Whilst the stage was overflowing with members of the Melbourne Ska Orchestra, City Calm Down threw out what was one of the gloomiest sets of the festival, but was undeniably brilliant once you embraced the slightly darker tones.  Rufus took control of the night with their set, pulling the attention of nearly all present, lighting up the entire crowd with their impressive new lightshow.  It was Bloc Party who took act of the night though. With a fresh live line-up, they burnt through a setlist that was impossible to complain about, working with ease through their biggest tracks from the last ten years, to some of their more low key ones.  Disclosure’s live set up may be flashier than ever before, but is still lacking any real depth, but their easy to dance to material had the crowd bustling away with ease while Tuka strutted away with a commanding comfort in the Grand Theatre.

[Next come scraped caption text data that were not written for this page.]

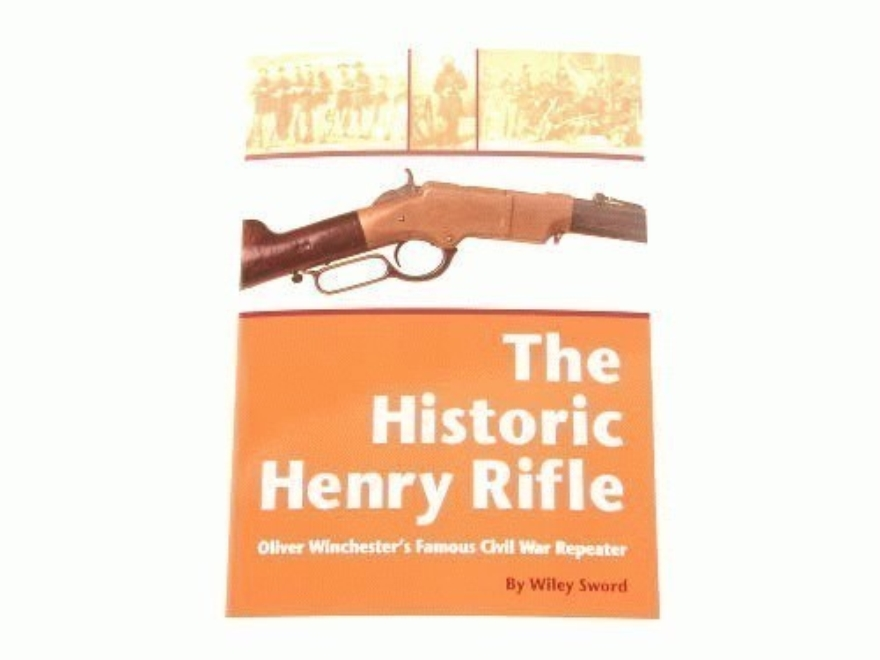 """The Historic Henry Rifle: Oliver Winchester's Famous Civil War Repeater"" Book by Wiley Sword"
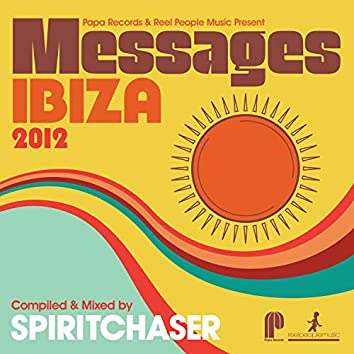 Papa Records & Reel People Music Present Messages Ibiza 2012 (Compiled by Spiritchaser)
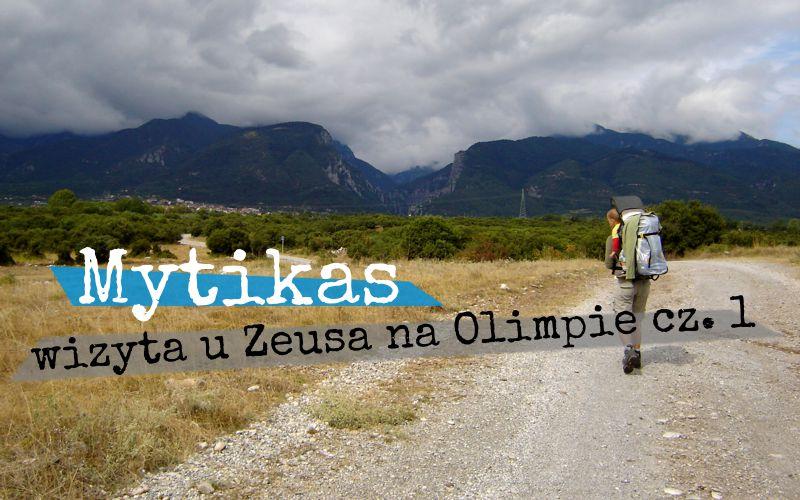Mytikas - wizyta u Zeusa na Olimpie cz 1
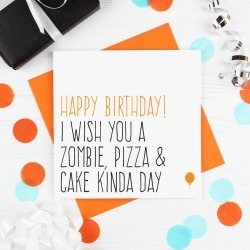 'Zombie, Pizza And Cake' Birthday Card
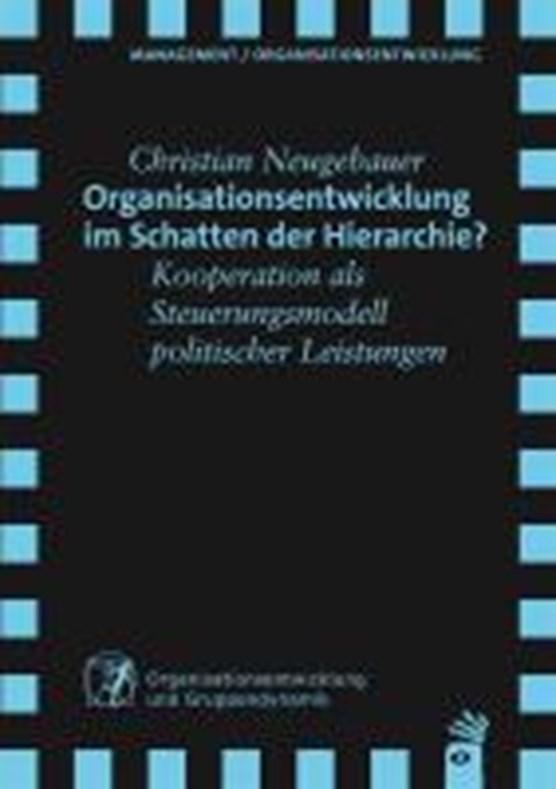 Organisationsentwicklung im Schatten der Hierarchie?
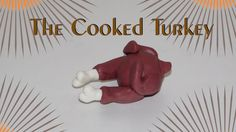 How to Make a Cooked Turkey with  Clay!!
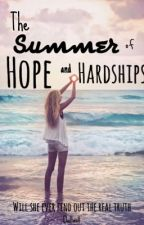 The Summer of Hope and Hardships by Dallas11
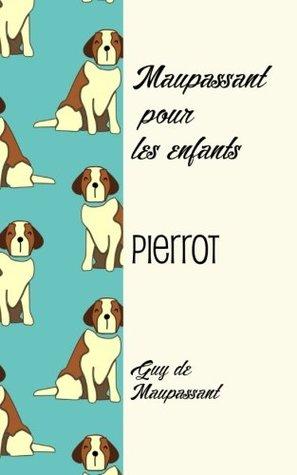 Pierrot: Maupassant pour les enfants (Volume 1)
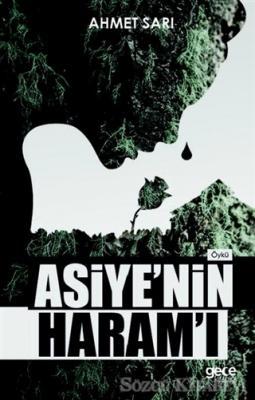 Asiye'nin Haram'ı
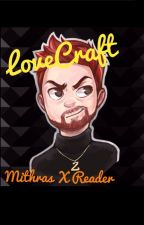 LoveCraft (Mithzan/Max X Reader) by Aphmau_LoverFANFIC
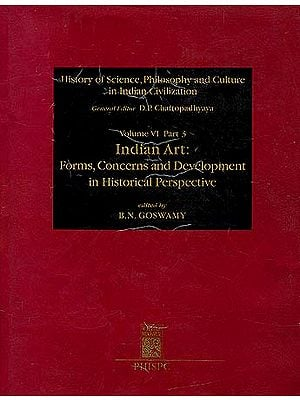 Indian Art: Forms, Concerns and Development in Historical Perspective (History of Science, Philosophy and Culture in Indian Civilization)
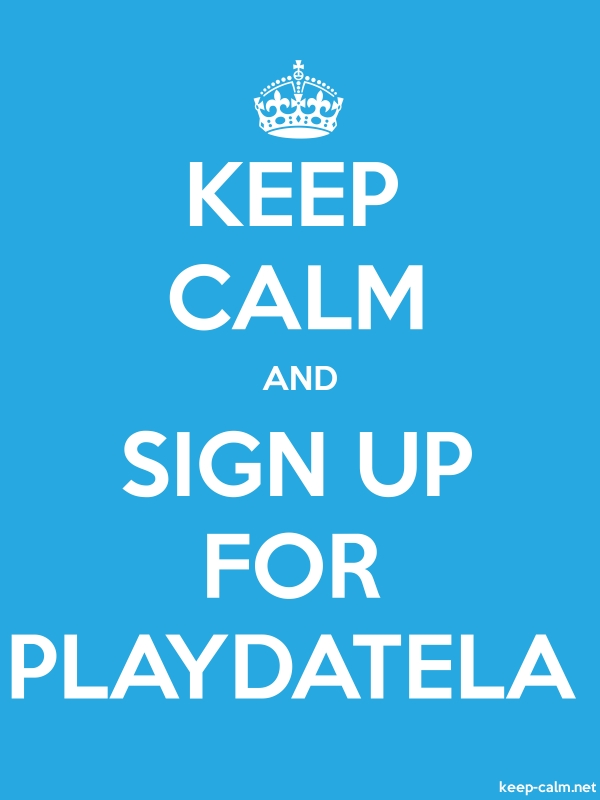 KEEP CALM AND SIGN UP FOR PLAYDATELA - white/blue - Default (600x800)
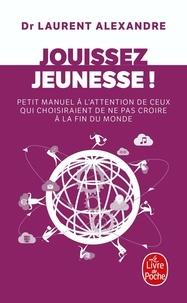 Laurent Alexandre - Jouissez jeunesse ! - Petit manuel à l'attention de ceux qui choisiraient de ne pas croire à la fin du monde.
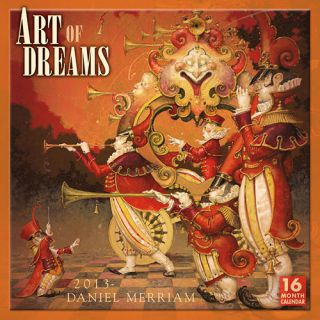 Daniel Merriam Art of Dreams 2013 Wall Calendar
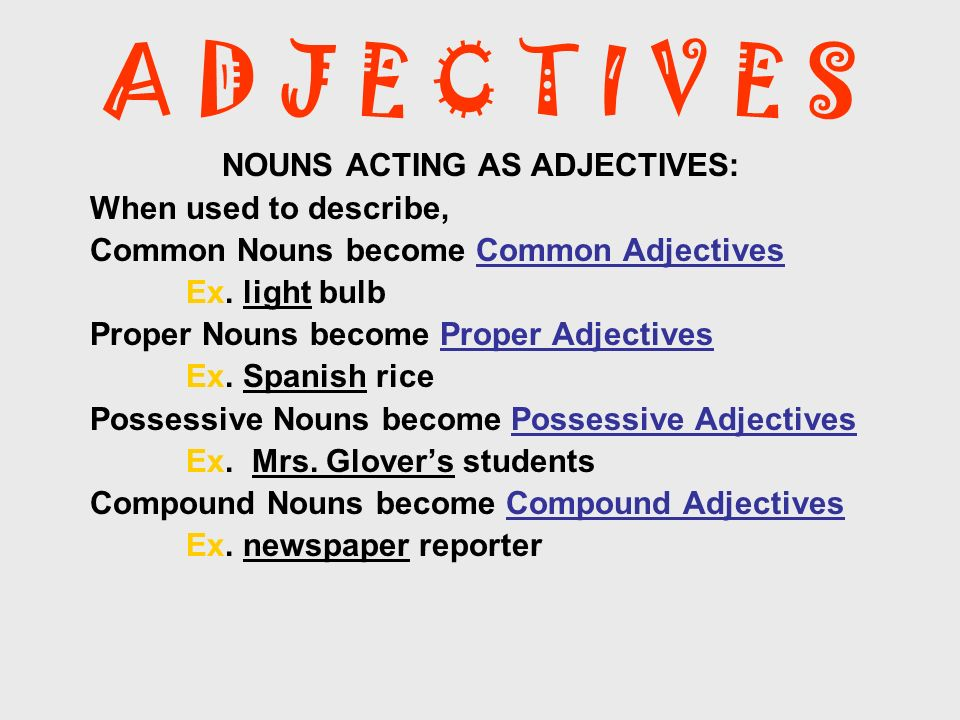 AN ADJECTIVE IS\u2026\u2026 a word that modifies a noun or pronoun - ppt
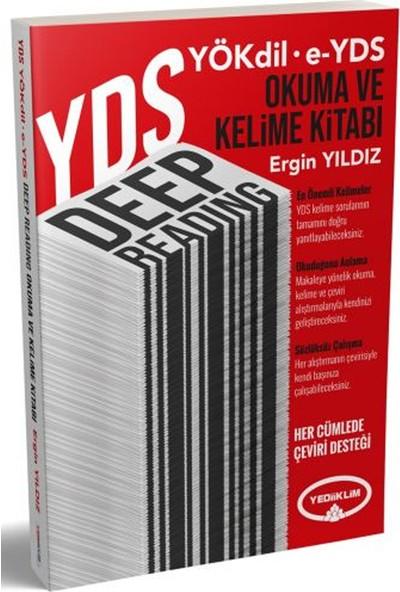 Yediiklim Yayınları YDS YÖKDİL EYDS Deep Reading Okuma ve Kelime Kitabı - Ergin Yıldız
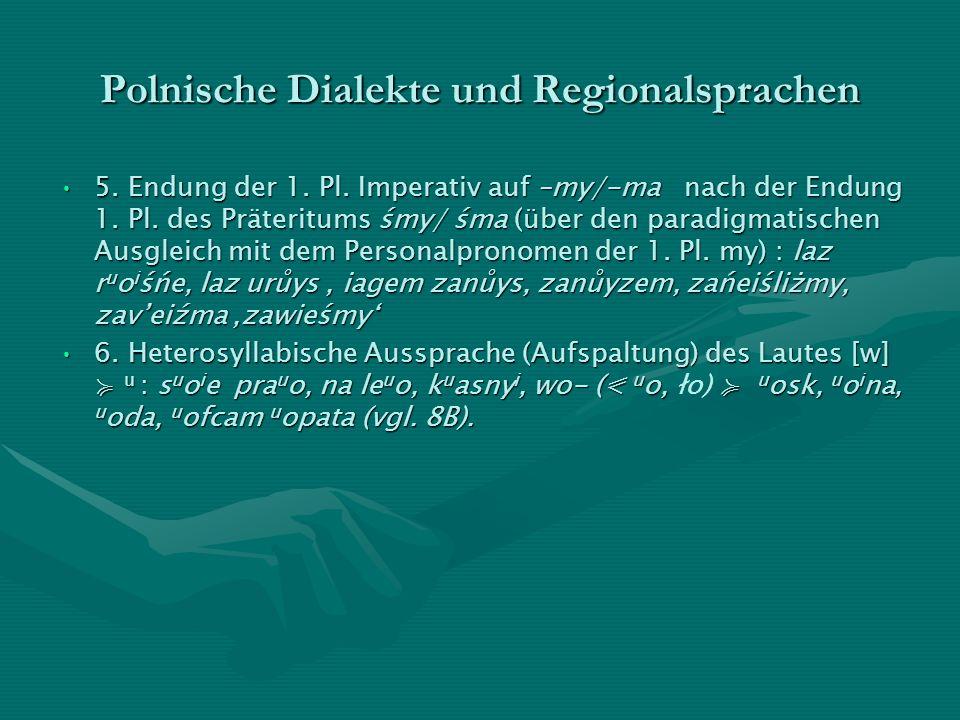 Polnische Dialekte und Regionalsprachen 5. Endung der 1. Pl. Imperativ auf –my/-ma nach der Endung 1. Pl. des Präteritums śmy/ śma (über den paradigma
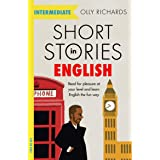 Short Stories in English for Intermediate Learners: Read for pleasure at your level, expand your vocabulary and learn English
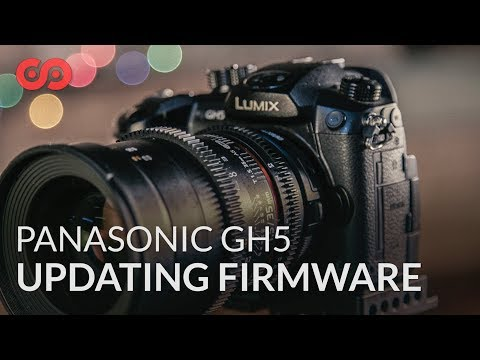How to Update the Panasonic GH5's Firmware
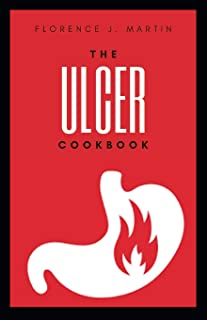 The Ulcer Cookbook: This is diet that best suit ulcer disease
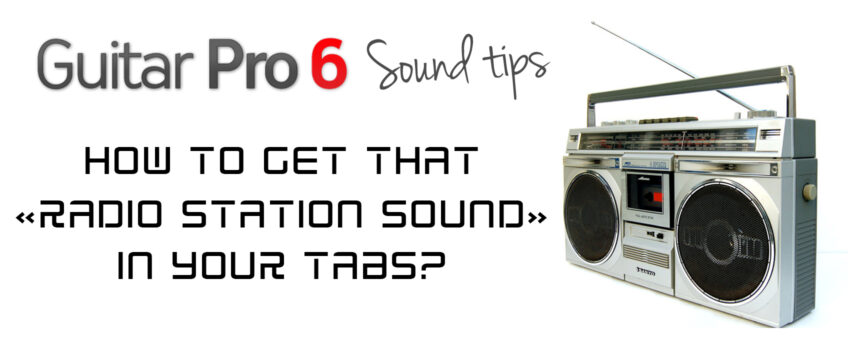 """How to create a """"Radio"""" type sound in Guitar Pro 6?"""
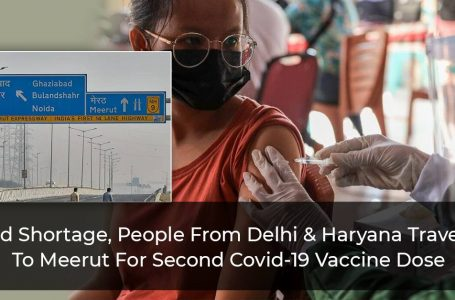 Amid Shortage, People From Delhi & Haryana Traveling To Meerut For Second Covid-19 Vaccine Dose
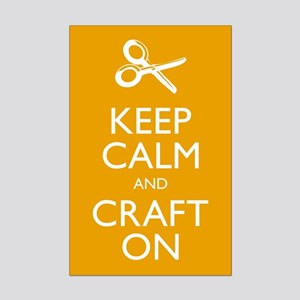 Keep Calm and Craft On - Mini Poster Print
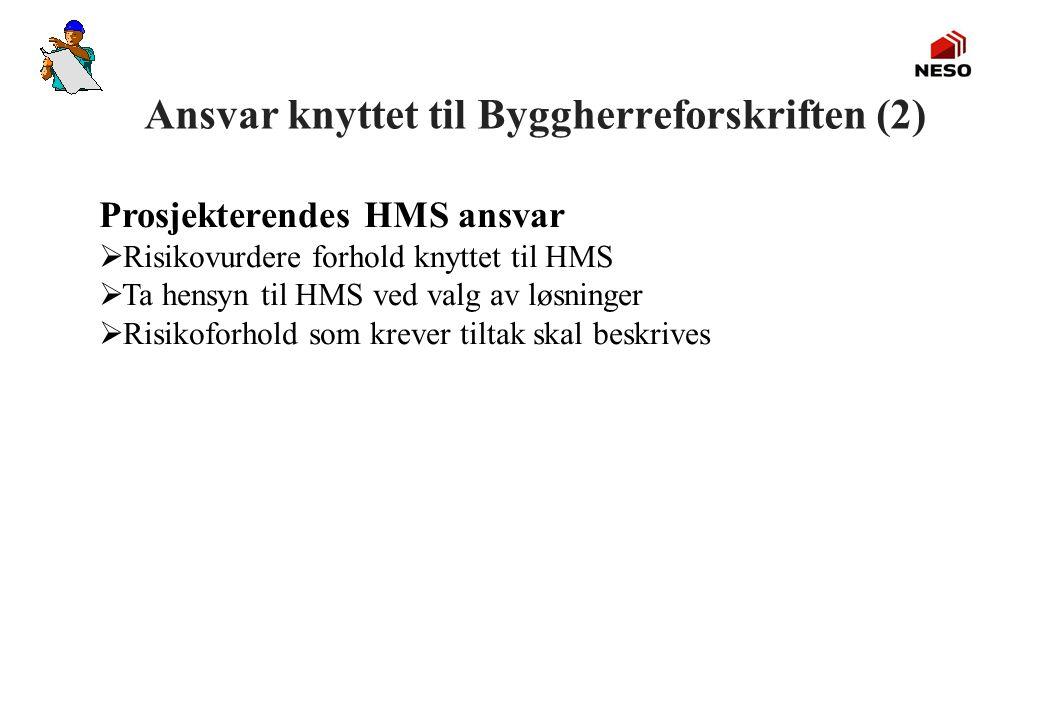 Ansvar knyttet til Byggherreforskriften (2) Prosjekterendes HMS ansvar  Risikovurdere forhold knyttet til HMS  Ta hensyn til HMS ved valg av løsning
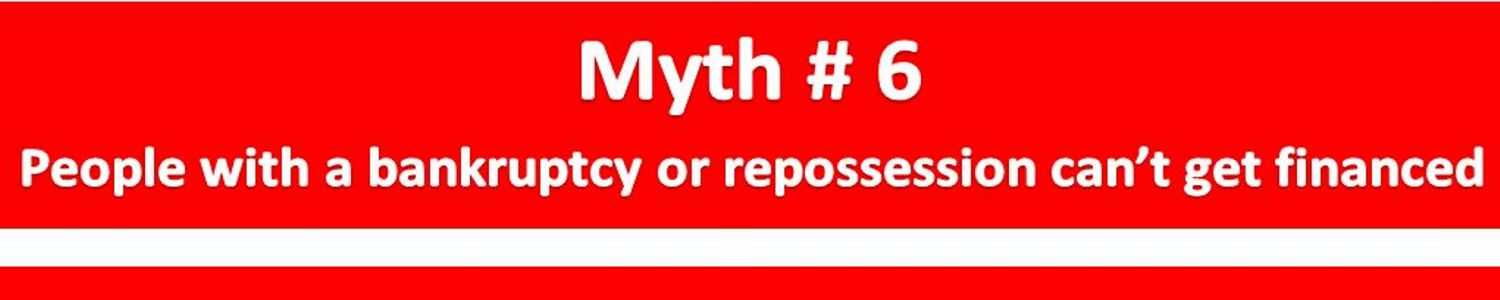 Myth 6 People With Banruptcy Repossession Cannot Get Financed Louisville KY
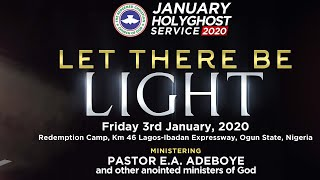 RCCG JANUARY 2020 HOLY GHOST SERVICE - LET THERE BE LIGHT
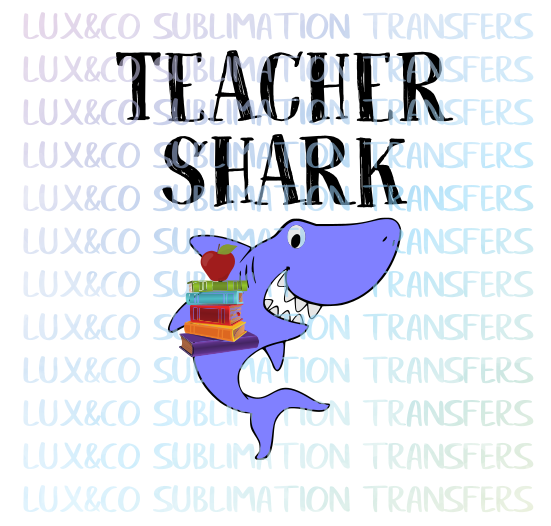 **SALE** Teacher Shark Sublimation Transfer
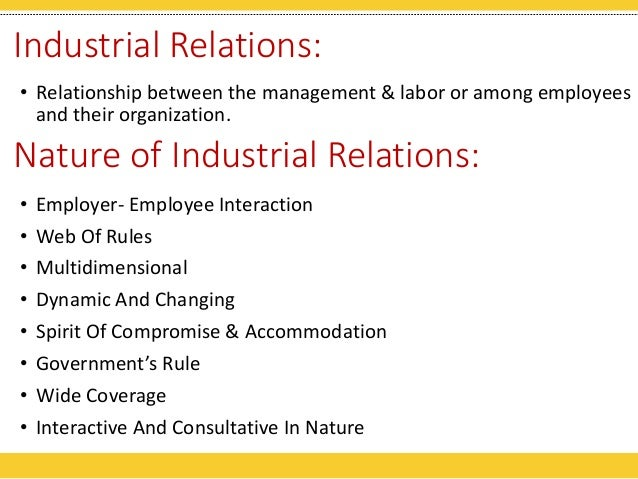 nature and scope of industrial relationship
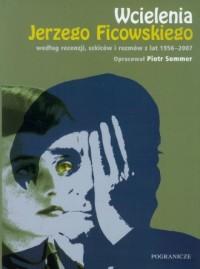 Wcielenia Jerzego Ficowskiego według recenzji szkiców i rozmów z lat 1956 - 2007 - okładka książki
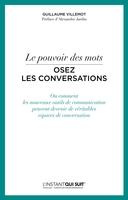 Guillaume Villemot - Le pouvoir des mots - Osez les conversations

By the time Little May walked onstage early on the last day, the site was anything but cool. Even under the shade people were melting, but their perfect harmonies and cool fashion had the audience melting into the music. Down in the blistering sun of the mainstage, Gang of Youths had the crowd up in arms and full of energy to match what was on stage, but it was Meg Mac who followed who had the audience captivated. As you looked up the hill it was hard to spot a break in the crowd as Mac spun through a collection of new and loved material.


Elliphant, on her second trip to Australia for the year proved why she is a fan favourite with a dominating evening set. Walking out on stage in a staff uniform to belt out her attitude filled pop style, stopping only to leap off stage to hug a member of the audience before returning to the stage. To the audience’s surprise, Børns took to the stage again instead of The Avener, but the audience responded with joy, casually grooving away before grabbing the last round of drinks before the highlight of the night, Foals. To put it simply, Foals took the cake for best act out there. Bursting with energy, it was impossible not to be dragged into the show, as every track was performed with utter perfection; the crowd was spilling over each other to get closer to the band. A brief respite came in the form of the countdown, before Foals whipped back into their set.  The stage closed on an impressive set by Django Django, but by this point the crowds had moved towards seeing the novelty-esque sounds of Opiuo, before I Oh You DJs closed the formal performance with a classics filled set.